> _WORK ORDER_: Continue the text on reducing unpaid medical claims, starting right after its final sentence, which ends "as it is sure to happen."

Tax Refunds: It is ok to remind your patients in the beginning of each calendar year that they should pay their past due self-pay balances with their tax refunds!

Tighten intake process: When you analyze some of the reasons you have outstanding, denied, or unresolved claims, often you will notice that the reason for the delayed payment is due to incomplete or inaccurate information obtained during the initial intake process. Therefore, by focusing on a detailed intake process, including a detailed QA process, you will help to reduce the unresolved claims. If you are not sure where to start, begin by creating a checklist of all the steps that could possibly be required during the intake process. The checklist could include steps such as these:

  1. Determine if patient needs an authorization prior to service.
    1. If no, request confirmation that no authorization is required. If they refuse, be sure to get their first and last name and log a detailed note to reference the fact that you inquired about the authorization.
    2. If yes, be sure you fully understand what is included in the authorization; if anything is billable outside of what is authorized; then you need to pursue a reauthorization. In other words, make sure you cover all your bases in case of a deviation from your original plan as it is sure to happen.

> _SUPPLIED ENTRIES_:
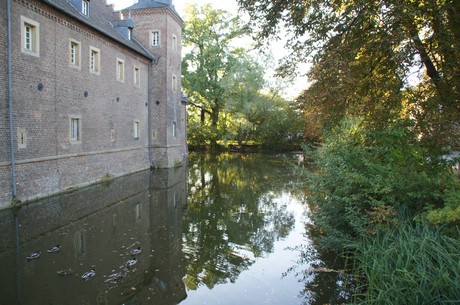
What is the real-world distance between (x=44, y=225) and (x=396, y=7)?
9.27 metres

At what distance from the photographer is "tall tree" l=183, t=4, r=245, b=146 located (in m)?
37.5

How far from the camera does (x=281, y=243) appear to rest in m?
8.75

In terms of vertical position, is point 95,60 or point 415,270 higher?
point 95,60

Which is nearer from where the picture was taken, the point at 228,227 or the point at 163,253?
the point at 163,253

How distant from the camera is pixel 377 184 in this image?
5.98 metres

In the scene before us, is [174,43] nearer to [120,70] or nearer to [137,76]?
[137,76]

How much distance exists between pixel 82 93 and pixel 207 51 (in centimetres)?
2328

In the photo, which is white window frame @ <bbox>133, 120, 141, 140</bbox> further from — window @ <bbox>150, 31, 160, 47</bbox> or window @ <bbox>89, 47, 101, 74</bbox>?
window @ <bbox>150, 31, 160, 47</bbox>

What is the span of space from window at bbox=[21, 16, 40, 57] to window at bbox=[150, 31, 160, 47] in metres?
11.0

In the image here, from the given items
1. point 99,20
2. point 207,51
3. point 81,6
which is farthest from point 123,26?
point 207,51

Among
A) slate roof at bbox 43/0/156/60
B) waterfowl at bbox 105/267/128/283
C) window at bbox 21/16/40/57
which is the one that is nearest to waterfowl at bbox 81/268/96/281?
waterfowl at bbox 105/267/128/283

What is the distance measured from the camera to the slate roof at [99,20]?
1416 cm

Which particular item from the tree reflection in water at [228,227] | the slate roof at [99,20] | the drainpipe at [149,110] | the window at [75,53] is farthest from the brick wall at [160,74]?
the window at [75,53]

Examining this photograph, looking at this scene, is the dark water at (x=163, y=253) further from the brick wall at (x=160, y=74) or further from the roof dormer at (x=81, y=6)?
the brick wall at (x=160, y=74)
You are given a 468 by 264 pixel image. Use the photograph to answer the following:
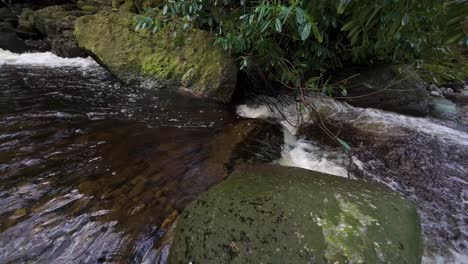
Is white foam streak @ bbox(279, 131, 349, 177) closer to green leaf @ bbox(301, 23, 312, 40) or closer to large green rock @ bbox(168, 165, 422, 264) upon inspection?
large green rock @ bbox(168, 165, 422, 264)

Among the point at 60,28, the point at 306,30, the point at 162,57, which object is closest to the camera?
the point at 306,30

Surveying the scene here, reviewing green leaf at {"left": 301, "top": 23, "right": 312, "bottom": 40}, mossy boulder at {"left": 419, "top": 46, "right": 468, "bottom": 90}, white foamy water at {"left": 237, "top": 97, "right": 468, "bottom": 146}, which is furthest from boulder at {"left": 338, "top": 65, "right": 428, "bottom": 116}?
green leaf at {"left": 301, "top": 23, "right": 312, "bottom": 40}

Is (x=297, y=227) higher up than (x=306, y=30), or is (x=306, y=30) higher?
(x=306, y=30)

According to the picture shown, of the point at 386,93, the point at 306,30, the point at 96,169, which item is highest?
the point at 306,30

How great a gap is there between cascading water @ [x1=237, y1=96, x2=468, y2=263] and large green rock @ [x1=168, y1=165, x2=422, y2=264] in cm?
65

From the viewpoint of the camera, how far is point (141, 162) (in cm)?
303

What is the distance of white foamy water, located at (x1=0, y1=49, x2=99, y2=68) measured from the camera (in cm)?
716

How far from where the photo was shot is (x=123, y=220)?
2291 millimetres

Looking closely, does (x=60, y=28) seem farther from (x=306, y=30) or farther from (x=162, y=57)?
(x=306, y=30)

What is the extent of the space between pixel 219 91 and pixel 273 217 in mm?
3351

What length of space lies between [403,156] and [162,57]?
13.5 ft

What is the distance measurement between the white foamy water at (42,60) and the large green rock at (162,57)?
167cm

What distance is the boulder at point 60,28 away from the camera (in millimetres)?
7895

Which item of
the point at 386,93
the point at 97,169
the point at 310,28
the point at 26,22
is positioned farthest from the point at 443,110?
the point at 26,22
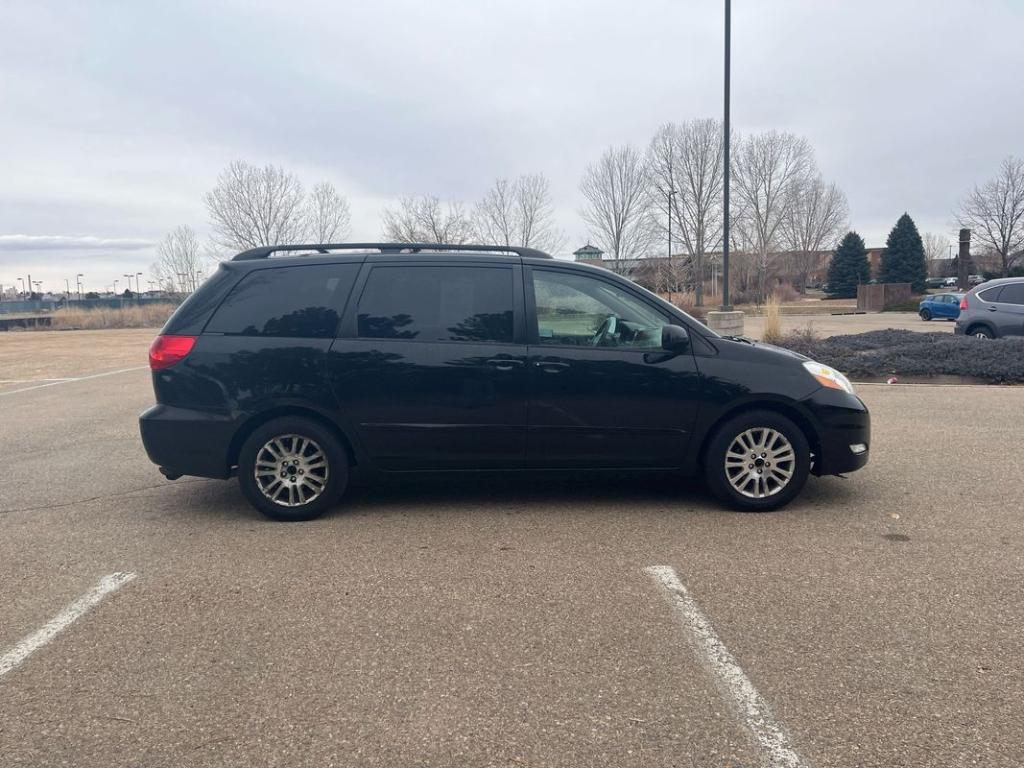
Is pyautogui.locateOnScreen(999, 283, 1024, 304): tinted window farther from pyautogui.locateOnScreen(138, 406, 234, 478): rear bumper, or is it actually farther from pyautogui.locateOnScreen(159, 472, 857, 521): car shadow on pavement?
pyautogui.locateOnScreen(138, 406, 234, 478): rear bumper

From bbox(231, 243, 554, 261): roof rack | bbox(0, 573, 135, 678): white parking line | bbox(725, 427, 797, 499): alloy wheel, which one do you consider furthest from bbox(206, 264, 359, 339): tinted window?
bbox(725, 427, 797, 499): alloy wheel

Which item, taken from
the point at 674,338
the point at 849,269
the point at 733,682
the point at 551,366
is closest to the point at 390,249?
the point at 551,366

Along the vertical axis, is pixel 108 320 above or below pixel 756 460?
above

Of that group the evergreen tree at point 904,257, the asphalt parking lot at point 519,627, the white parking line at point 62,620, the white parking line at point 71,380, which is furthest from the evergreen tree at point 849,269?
the white parking line at point 62,620

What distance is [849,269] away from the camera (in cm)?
6862

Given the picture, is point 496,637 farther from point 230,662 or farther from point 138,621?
point 138,621

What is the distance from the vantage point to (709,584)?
3971 mm

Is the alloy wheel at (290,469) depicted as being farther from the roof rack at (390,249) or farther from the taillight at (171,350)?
the roof rack at (390,249)

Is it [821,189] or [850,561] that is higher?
[821,189]

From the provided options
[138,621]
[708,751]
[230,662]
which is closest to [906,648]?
[708,751]

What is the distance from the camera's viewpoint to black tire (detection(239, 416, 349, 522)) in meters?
5.07

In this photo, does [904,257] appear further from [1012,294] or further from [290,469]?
[290,469]

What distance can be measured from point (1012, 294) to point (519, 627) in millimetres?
16679

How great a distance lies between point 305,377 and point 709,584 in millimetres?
2844
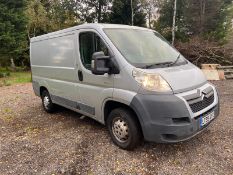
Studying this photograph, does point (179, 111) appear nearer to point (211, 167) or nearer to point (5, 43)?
point (211, 167)

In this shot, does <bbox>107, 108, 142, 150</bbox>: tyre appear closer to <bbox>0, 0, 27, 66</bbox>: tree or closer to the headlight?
the headlight

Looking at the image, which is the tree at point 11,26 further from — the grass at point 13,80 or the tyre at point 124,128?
the tyre at point 124,128

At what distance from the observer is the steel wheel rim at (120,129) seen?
4116 millimetres

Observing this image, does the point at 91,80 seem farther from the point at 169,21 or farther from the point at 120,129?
the point at 169,21

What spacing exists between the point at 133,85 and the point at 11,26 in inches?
680

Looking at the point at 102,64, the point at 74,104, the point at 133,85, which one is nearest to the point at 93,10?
the point at 74,104

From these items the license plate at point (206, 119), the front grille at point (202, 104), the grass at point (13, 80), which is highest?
the front grille at point (202, 104)

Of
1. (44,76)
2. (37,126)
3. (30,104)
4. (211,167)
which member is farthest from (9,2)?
(211,167)

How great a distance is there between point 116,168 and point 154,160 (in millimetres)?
655

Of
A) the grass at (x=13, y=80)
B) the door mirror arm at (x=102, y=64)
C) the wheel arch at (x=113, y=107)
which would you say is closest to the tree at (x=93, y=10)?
the grass at (x=13, y=80)

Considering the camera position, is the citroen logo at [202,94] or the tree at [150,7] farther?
the tree at [150,7]

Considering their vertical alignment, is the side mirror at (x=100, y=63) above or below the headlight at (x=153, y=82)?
above

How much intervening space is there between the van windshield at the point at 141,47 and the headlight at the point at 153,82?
0.30m

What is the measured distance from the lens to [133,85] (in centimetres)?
378
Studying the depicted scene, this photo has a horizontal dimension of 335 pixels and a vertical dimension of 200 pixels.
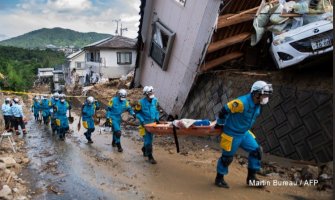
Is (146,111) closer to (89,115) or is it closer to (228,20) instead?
(89,115)

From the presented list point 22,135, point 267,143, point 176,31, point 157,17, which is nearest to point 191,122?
point 267,143

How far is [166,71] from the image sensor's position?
1522 centimetres

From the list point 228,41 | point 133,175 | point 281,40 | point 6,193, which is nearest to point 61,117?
point 133,175

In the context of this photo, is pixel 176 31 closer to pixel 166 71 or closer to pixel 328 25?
pixel 166 71

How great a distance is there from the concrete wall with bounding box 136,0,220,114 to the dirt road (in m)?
2.40

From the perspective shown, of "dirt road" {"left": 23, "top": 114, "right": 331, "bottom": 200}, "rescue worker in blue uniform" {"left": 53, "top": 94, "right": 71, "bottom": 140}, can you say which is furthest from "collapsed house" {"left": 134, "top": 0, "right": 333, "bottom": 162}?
"rescue worker in blue uniform" {"left": 53, "top": 94, "right": 71, "bottom": 140}

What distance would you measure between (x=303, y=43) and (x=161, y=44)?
6.84 m

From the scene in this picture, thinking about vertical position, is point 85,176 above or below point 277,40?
below

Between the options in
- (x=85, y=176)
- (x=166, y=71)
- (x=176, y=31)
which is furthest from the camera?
(x=166, y=71)

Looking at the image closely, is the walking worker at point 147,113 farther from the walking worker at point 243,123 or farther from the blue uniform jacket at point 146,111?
the walking worker at point 243,123

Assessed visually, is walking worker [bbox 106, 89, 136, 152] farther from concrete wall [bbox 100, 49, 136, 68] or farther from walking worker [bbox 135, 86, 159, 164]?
concrete wall [bbox 100, 49, 136, 68]

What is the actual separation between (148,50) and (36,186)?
10118 mm

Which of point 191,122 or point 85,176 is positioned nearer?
point 191,122

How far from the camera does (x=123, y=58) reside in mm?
41938
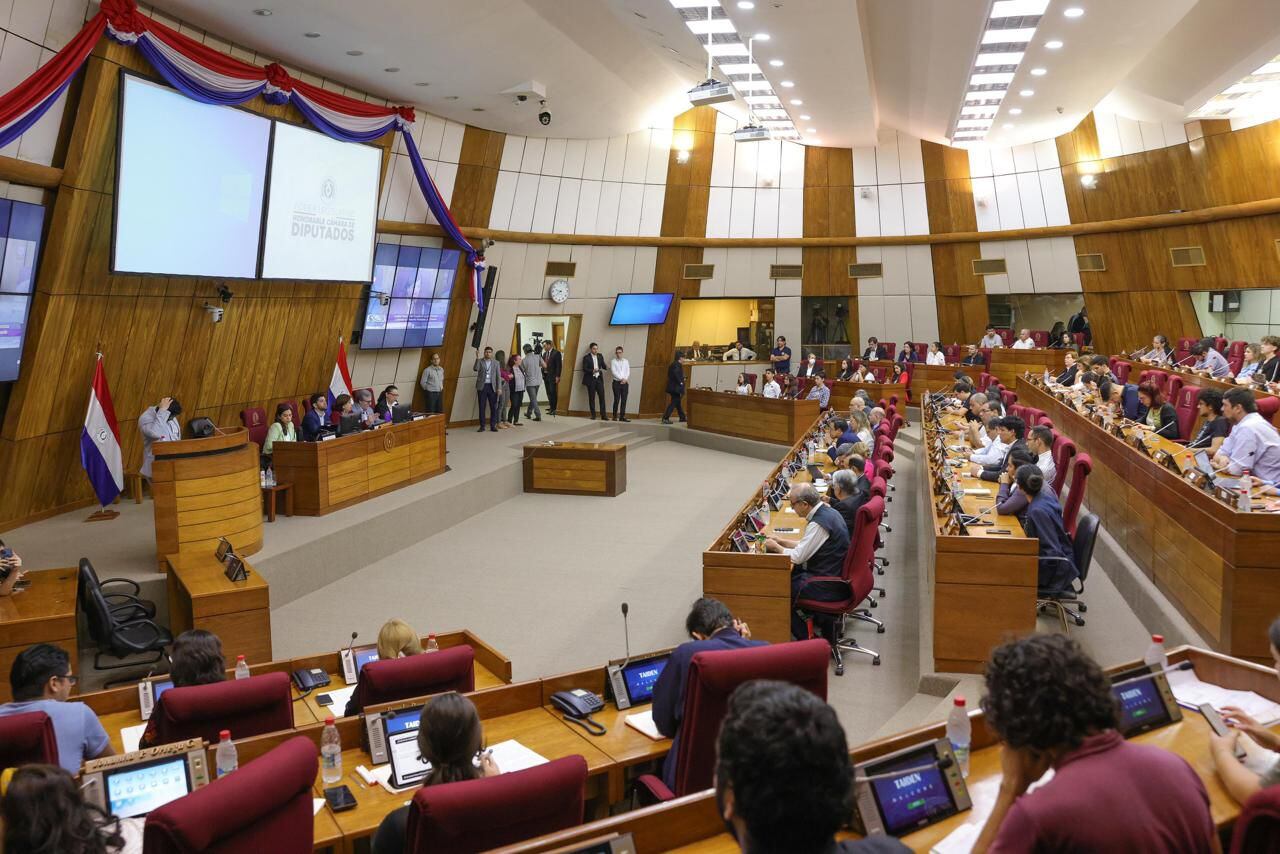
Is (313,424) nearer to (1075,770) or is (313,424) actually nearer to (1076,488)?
(1076,488)

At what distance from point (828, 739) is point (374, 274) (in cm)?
1247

> _RESPONSE TO THE TASK_:
  2. Check patient’s specific plan, such as Medicare Advantage, MCO, commercial, etc. and verify benefits under the plan. As part of the verification, you need to verify if the infusion services you are rendering are covered. (Note:  Rarely can you get this detailed information on-line.  You typically need to make a phone call and may need to make many phone calls.)
  3. Determine network status – either in or out of network.
    1. If you are out of network, is your pharmacy even eligible to be paid? If yet, at a reduced rate? The same rate?  If a reduced rate, can you bill the patient or are you expected to absorb the difference.  If you can bill the patient, you need to make sure the patient understands their financial obligation before you begin service.  (Note:  If the patient has a plan that is sponsored by an employer, they can usually be the only one to facilitate an “exception to the rule”.
    2. If you are in network, don’t assume that you are on easy street. Be sure you FULLY understand all of the requirements for a clean claim. Sometimes it can be just as challenging to get an in network claim paid versus an out of network claim paid.
  4. Determine the documentation requirements. Some documents must be obtained before the services are rendered. Other documents need to be obtained before the claim is billed.  Either way if you don’t understand what is required and you just submit a claim to see what happens, you could end up with a great deal of aged receivables and even uncollectible receivables.
    1. Example: When billing Medicare for payment:
    2. An advanced beneficiary notice (ABN) is required when billing Medicare for non-covered services at the time of or before the therapy begins. If you do not obtain an ABN on or before the date of service (assuming one is required) you have no recourse for appeal if required.
    3. A detailed written order (DWO) is required before you submit the first claim. If you submit the first claim without a complete DWO on file, you have no recourse for appeal if required.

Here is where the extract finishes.